|
Qu'est-ce
qui rend Franquin si extraordinaire ?
Son génie graphique, sa virtuosité, sa gentillesse,
sa remise en question permanente. Ce fut le premier véritable
artiste en BD, dont l'œuvre est le reflet de ses états
d'âme, le journal intime de ses obsessions, de ses phantasmes.
Le plus triste est qu'il était le seul à douter de
sa valeur. Je me rappelle d'un jour ou Numa Sadoul
tentait de le rassurer en lui rappelant qu'il avait des millions
de lecteurs qui le vénéraient.
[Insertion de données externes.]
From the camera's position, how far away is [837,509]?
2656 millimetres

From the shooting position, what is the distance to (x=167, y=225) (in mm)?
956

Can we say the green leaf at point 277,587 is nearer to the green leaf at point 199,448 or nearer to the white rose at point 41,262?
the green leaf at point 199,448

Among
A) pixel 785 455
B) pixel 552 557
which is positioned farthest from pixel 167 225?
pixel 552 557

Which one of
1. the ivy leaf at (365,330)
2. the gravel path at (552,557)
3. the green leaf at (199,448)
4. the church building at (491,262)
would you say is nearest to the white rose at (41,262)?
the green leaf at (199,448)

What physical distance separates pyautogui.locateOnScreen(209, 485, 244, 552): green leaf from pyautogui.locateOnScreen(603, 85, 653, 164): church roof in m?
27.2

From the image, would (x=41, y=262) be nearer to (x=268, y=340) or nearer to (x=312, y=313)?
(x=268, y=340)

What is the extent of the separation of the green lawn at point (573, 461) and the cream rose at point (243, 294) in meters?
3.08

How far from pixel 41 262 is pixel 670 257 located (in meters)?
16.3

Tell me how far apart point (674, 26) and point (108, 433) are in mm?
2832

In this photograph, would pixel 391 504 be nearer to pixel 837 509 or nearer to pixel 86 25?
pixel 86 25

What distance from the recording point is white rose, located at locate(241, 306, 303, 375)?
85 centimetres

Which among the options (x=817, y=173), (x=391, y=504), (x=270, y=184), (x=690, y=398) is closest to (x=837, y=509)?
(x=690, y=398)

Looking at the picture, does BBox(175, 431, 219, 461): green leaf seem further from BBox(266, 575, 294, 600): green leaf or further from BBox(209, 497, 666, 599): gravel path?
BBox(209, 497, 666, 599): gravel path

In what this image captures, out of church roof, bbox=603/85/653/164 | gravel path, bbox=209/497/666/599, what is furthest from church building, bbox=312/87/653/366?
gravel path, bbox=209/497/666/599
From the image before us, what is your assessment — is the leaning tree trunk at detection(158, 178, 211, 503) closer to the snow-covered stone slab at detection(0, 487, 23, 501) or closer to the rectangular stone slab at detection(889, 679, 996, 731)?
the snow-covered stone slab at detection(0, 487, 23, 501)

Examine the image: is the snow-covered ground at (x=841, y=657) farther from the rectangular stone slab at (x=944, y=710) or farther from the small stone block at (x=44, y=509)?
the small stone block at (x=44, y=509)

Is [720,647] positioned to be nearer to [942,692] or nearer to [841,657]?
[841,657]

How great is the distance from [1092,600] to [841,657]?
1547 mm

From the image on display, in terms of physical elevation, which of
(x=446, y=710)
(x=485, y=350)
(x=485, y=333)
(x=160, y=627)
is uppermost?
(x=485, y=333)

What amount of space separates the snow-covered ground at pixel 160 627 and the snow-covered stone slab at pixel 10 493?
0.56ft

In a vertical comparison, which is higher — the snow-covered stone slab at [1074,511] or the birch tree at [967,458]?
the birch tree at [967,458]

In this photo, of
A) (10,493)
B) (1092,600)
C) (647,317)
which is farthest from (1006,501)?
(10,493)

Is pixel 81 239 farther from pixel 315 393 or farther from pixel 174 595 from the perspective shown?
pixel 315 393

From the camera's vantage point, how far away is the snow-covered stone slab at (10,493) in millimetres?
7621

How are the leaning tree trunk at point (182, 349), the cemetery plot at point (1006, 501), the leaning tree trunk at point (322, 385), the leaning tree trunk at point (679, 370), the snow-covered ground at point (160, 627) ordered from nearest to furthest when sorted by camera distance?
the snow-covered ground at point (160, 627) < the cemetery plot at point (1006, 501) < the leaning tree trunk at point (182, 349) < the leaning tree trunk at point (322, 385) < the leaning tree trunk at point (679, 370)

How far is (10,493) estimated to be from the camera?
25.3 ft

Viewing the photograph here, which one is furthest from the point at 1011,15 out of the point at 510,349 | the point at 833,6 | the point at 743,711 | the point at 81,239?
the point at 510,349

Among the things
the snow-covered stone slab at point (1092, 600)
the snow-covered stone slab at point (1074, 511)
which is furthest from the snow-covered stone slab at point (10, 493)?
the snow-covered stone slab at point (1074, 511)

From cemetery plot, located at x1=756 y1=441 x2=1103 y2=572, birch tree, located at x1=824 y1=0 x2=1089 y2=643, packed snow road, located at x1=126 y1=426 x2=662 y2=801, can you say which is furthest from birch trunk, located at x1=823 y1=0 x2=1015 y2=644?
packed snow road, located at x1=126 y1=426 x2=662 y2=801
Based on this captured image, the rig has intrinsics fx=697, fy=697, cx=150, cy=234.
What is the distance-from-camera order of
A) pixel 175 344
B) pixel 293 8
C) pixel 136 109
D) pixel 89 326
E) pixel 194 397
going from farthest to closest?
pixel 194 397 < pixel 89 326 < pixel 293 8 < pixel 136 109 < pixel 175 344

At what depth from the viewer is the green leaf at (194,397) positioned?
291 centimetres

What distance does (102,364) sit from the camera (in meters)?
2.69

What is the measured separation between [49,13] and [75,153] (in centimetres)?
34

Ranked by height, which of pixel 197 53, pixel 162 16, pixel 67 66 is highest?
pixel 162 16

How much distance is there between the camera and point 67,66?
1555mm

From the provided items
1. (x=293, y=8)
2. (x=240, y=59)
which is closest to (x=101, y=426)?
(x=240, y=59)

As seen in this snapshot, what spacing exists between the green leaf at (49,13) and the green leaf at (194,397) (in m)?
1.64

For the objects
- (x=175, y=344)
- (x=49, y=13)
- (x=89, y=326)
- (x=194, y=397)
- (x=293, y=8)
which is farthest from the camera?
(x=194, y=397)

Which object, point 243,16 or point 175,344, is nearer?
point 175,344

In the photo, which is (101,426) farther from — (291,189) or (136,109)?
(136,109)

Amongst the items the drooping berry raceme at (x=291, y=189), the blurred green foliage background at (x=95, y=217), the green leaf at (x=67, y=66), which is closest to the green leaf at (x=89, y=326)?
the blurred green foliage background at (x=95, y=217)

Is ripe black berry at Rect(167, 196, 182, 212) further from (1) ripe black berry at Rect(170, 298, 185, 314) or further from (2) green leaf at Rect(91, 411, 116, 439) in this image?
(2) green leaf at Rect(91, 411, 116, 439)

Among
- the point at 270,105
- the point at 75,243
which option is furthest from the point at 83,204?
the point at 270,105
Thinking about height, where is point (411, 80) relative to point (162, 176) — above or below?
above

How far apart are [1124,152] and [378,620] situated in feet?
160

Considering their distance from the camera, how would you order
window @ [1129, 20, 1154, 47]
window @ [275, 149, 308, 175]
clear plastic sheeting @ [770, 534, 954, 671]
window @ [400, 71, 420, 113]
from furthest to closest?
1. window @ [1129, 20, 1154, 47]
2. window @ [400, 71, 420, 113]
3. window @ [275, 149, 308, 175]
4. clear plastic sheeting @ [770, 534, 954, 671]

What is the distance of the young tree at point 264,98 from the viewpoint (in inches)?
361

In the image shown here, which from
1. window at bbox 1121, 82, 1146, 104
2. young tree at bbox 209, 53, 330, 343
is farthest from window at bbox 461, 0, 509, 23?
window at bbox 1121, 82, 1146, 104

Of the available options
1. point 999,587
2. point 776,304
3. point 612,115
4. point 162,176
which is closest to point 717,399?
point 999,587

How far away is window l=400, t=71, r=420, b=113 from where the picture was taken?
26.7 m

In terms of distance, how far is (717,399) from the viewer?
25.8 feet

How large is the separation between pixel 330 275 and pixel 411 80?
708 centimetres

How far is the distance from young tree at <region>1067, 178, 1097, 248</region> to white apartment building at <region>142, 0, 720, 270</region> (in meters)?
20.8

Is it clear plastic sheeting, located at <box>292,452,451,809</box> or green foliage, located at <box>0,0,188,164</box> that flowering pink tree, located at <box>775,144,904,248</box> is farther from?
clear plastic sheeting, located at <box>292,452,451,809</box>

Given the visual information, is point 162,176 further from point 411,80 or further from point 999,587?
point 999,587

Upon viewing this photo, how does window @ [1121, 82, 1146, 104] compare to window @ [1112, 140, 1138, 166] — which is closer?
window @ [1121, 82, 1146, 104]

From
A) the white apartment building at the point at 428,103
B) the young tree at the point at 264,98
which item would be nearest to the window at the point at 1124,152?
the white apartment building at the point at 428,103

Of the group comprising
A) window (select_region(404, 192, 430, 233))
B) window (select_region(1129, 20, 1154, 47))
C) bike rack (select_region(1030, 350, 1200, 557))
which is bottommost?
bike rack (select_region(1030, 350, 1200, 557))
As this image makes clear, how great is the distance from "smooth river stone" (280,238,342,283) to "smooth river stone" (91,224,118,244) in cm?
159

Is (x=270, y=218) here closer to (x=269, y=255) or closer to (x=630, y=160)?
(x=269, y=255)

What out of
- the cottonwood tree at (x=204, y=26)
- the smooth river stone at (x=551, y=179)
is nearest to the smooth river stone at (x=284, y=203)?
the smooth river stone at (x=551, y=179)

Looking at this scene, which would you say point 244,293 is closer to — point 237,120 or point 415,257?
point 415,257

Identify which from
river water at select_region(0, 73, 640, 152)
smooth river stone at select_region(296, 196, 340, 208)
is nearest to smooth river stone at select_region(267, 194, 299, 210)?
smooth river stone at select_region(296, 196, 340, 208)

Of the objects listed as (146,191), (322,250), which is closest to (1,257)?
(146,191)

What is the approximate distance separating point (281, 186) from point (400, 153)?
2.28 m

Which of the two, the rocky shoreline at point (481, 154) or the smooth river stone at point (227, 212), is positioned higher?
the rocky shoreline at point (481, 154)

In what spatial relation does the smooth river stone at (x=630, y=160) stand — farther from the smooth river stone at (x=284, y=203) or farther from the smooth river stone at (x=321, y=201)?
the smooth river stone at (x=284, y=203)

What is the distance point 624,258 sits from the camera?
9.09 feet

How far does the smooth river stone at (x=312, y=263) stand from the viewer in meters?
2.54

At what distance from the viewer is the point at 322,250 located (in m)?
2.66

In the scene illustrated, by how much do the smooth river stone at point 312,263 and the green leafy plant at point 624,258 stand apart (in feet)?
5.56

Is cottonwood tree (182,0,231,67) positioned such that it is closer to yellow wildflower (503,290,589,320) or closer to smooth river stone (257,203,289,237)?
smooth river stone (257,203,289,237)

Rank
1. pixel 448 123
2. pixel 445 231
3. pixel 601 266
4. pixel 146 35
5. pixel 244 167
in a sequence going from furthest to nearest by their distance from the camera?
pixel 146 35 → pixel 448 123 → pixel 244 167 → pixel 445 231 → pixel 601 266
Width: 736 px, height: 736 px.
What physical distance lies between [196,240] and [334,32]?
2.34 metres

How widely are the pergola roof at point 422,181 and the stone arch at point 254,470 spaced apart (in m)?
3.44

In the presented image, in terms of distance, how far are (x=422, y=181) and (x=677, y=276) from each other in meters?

Il a répondu
qu'il pouvait y avoir des millions de cons et que d'ailleurs des
millions de gens avaient élu Hitler au pouvoir.
Aujourd'hui, j'ai envie de lui répondre "Cher André,
tu a raison, mais toi au moins, tu les a fait rire..." |
Comment
avez-vous fait connaissance avec Franquin ou ses albums ? Quels
sont votre premiers souvenirs de lui ? Avez-vous eu des contacts
personnels ?
J'ai rencontré Franquin à l'âge
de 13 ans, il m'a donné ses premiers conseils de professionnel
et n'a cessé de me suivre. Aujourd'hui encore, j'entends
certaines de ses phrases. Il a su distinguer dans mes premières
BD ce qui était en germe et m'a encouragé à
le développer. Il avait un œil extraordinaire, intransigeant.
C'était un maître, le seul génie graphique que
la BD a compté avec Mœbius. Les autres
(n')ont (que) énormément de talent. |
Quel(le)
est votre album, aventure, gag ou personnage préférée
de Franquin et pourquoi ?
Un
gag. Celui ou Gaston dans sa voiture se fait dépasser par
une autre voiture beaucoup plus rapide. A la quatrième case
on découvre que Prunelle peut d'ailleurs en ouvrant la portière
cueillir des pâquerettes, ce qui donne toute la relativité
de la vitesse à laquelle roule la voiture de Gaston. Un gag
révolutionnaire sur l'illusion du mouvement en BD, sur la
manipulation du lecteur, sur la relativité. Un humour subtil
aux frontières de la métaphysique, de la poésie...
L'exemple même de la spécificité du langage
BD, intraduisible dans un autre média.
|
Franquin
a-t-il influencé quelque part votre style, votre manière
de travailler ?
Il a été un guide, pendant toute une époque,
un peu comme un père... que j'ai tué un jour (graphiquement)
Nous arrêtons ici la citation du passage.